On September 15, 2021, HealthAlliance announced a COVID-19 Vaccination Policy requiring all hospital employees to receive the first vaccine dose by November 1, 2021, and the second by December 15, 2021, as a condition of continued employment. The policy provided a process for requesting religious and medical exemptions. Employees who were not vaccinated by December 15, 2021 were subject to termination.

On October 4, 2021, Plaintiff submitted a request for a religious exemption, which stated:

“I pray to God daily and ask Him to give me support, be compassionate to me, and help me to use my heart and hands to help heal the sick. I pray for direction to help me do what is right. Taking this shot, or administering or educating others on a new product I do not believe in, goes against my sincerely held religious beliefs and my conscience. I would be
sinning in the eyes of the Lord, jeopardizing my relationship with Him. It violates my conscience-right versus wrong, or lying. Encouraging someone to do something I would not do, I believe, is unethical. We strive to live by morals and ethics, we should strive to do what is just, based on our own convictions. We should all have a choice based on our own beliefs, facts, and data. I have held this belief and conviction since I was a child.
My research, wisdom, guidance from the Lord, and many trusted medical professionals along with using discretion in making wise decisions for myself, has led me to refuse this gene therapy injection. Jesus has prayed for guidance. I stand firm in my beliefs. Jesus said the Holy Spirit will guide each person in the truth, who has him.
I have taken the flu shot only, and not every year because I do not feel it is necessary. My belief is that this is not a vaccine. This new technology is not safe or effective as seen by the data gathered over the last 9 months. My faith has led me to use discretion and make wise decisions. God gave me a brain to use that the above responses are true and accurate. I will provide additional information if requested to determine my eligibility for a religious exemption. My prayers have guided me. My conscience tells me to do what's right and just.”
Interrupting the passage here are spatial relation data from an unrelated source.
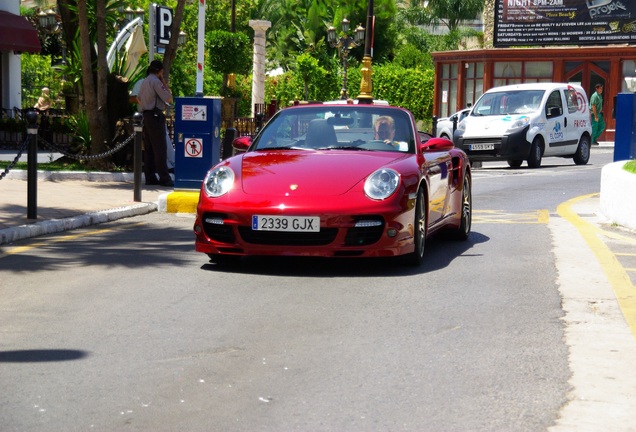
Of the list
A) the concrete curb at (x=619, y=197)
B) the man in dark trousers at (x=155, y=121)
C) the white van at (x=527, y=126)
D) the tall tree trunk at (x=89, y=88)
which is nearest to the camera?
the concrete curb at (x=619, y=197)

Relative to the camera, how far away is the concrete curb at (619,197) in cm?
1170

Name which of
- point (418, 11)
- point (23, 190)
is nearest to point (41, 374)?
point (23, 190)

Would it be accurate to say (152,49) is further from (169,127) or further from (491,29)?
(491,29)

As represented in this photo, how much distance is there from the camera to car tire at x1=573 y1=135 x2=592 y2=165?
26141 mm

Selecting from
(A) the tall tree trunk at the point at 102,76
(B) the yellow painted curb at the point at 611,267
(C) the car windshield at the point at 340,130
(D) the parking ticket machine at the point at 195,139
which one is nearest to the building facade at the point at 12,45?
(A) the tall tree trunk at the point at 102,76

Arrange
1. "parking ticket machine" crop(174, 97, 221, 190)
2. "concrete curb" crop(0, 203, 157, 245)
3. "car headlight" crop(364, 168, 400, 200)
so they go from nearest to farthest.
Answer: "car headlight" crop(364, 168, 400, 200) → "concrete curb" crop(0, 203, 157, 245) → "parking ticket machine" crop(174, 97, 221, 190)

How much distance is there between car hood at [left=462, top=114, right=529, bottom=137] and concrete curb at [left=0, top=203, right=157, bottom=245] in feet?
39.0

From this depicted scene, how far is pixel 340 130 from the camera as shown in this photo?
9758 mm

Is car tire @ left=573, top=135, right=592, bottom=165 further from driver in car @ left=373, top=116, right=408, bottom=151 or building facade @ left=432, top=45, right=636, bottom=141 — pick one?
building facade @ left=432, top=45, right=636, bottom=141

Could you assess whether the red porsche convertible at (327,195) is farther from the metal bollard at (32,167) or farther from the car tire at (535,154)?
the car tire at (535,154)

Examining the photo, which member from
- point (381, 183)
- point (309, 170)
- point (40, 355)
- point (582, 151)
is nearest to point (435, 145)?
point (381, 183)

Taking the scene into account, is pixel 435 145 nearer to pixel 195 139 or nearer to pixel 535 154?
pixel 195 139

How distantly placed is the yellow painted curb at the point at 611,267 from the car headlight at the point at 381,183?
5.72ft

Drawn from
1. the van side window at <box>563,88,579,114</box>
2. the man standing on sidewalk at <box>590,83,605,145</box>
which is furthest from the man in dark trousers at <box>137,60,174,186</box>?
the man standing on sidewalk at <box>590,83,605,145</box>
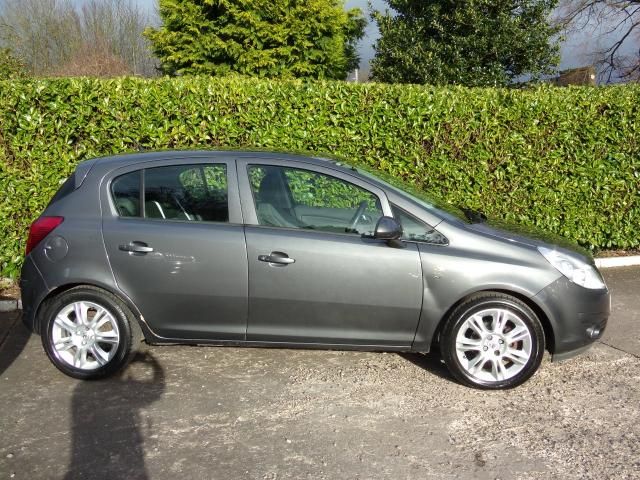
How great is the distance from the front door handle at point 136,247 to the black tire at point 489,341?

The Court relies on Exhibit C of Plaintiff's Opposition to Defendant's Motion for Judgment on the Pleadings [ECF No. 20-3 at 2-3], which includes the language from Plaintiff's exemption request. This language is central to Plaintiff's alleged sincerely held religious beliefs [Amended Complaint ¶ 9] and is sufficiently referenced in the Complaint [Id. ¶ 7]. In line with Watterson v. Page, 987 F.2d 1, 3 (1st Cir. 1993), the Court can include external documents in its review- specifically documents of undisputed authenticity, official public records, documents central to the plaintiff's claim, and those sufficiently referenced in the complaint-without converting the motion into one for summary judgment. Although Watterson pertains to a motion to dismiss, the Court applies the same standard here since “[t]he standard of review of a motion for judgment on the pleadings under Fed.R.Civ.P. 12(c) is the same as that for a motion to dismiss under Rule 12(b)(6).” Marrero-Gutierrez v. Molina, 491 F.3d 1, 5 (1st Cir. 2007).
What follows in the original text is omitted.